A new and unique approach to urban design, colour supergaphics have recently appeared in locations as diverse as New York city, Copenhagen and Kalgoorlie.
In the Garment District, New York, a supergraphic weaves its way along two car-free blocks on Broadway between 36th Street and 39th Street (2017). It delineates a new ‘Urban Garden’ plaza that features cafes, planters, street furniture open to pedestrians only. The interwoven pattern represents the rich tapestry of people, businesses and history of the garment district in NYC. The Garment District Alliance @garmentdistrictnyc commissioned the mural as part of an initiative to revitalize the district and it was designed and painted by Steed Taylor @steed_taylor Image credit: @etchingsofnyc This image shows the supergraphic work in progress.
This is Superkilen public park in Nørrebro, a district of Copenhagen, Denmark. The project is part of an urban improvement plan coordinated by the City of Copenhagen in partnership with Realdania – a private Danish association which supports philanthropic projects and whose aim is to improve the quality of life and benefit the common good by improving the built environment. Designed by the Danish arts group Superflex in collaboration with Bjarke Ingels Group (architects, designers, builders) and Topotek1, a German landscape architecture firm. The park has a total area of 30,000sqm and includes a large green park, a ‘black’ market and a red square painted in saturated red, pink and orange. The park won the 2013 AIA Honor Award in the Regional & Urban Design category, American Institute of Architects and is shortlisted for the Design of the Year, Design Museum London. Image credit: @digitalglobe via @dailyoverview .

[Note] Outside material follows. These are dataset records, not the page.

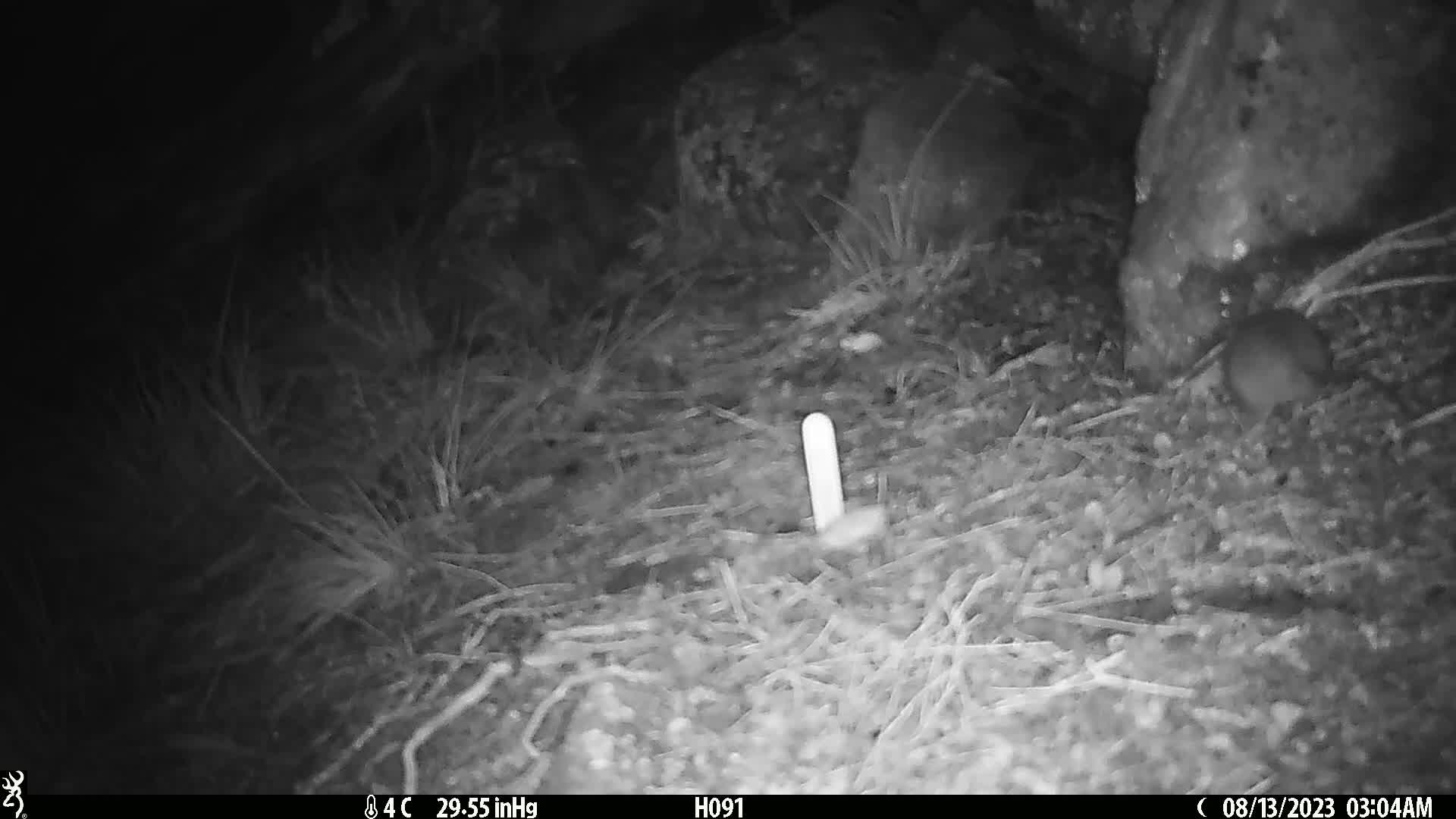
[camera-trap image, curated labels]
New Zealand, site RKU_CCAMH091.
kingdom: Animalia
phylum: Chordata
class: Mammalia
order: Rodentia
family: Muridae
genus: Rattus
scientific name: Rattus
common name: rat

Western Australia’s regional towns boast some of the most innovative and supportive arts initiatives in the country. In Kalgoorlie, WA, 22 local artists are contributing murals for the Heartwalk initiative which will run from 2017 to 2018. Heartwalk aims to revitalise and transform Kalgoorlie CBD including vacant shopfronts in Hannan Street. The initative, supported by a number of organisations including the WA Government Department of Regional Development, Country Arts WA, and the City of Kalgoorlie, came about after a period of social disruption. ‘Wild and Free’ mural is by Brendan See and its on Hannan Street, Kalgoorlie (2017).
These silos in Northam, WA (100km east-north-east of Perth) were transformed by US-based artist Hense and UK-based Phlegm. Andrew Nicholls, curator for FORM, the arts organisation that has brought Hense and Phlegm, says that arts-based initiatives and artists like Hense have revitalised regional twons and also brought greater involvement and recognition for local Aboriginal artists.
This is a supergaphic project at Museum Street, Perth (2016).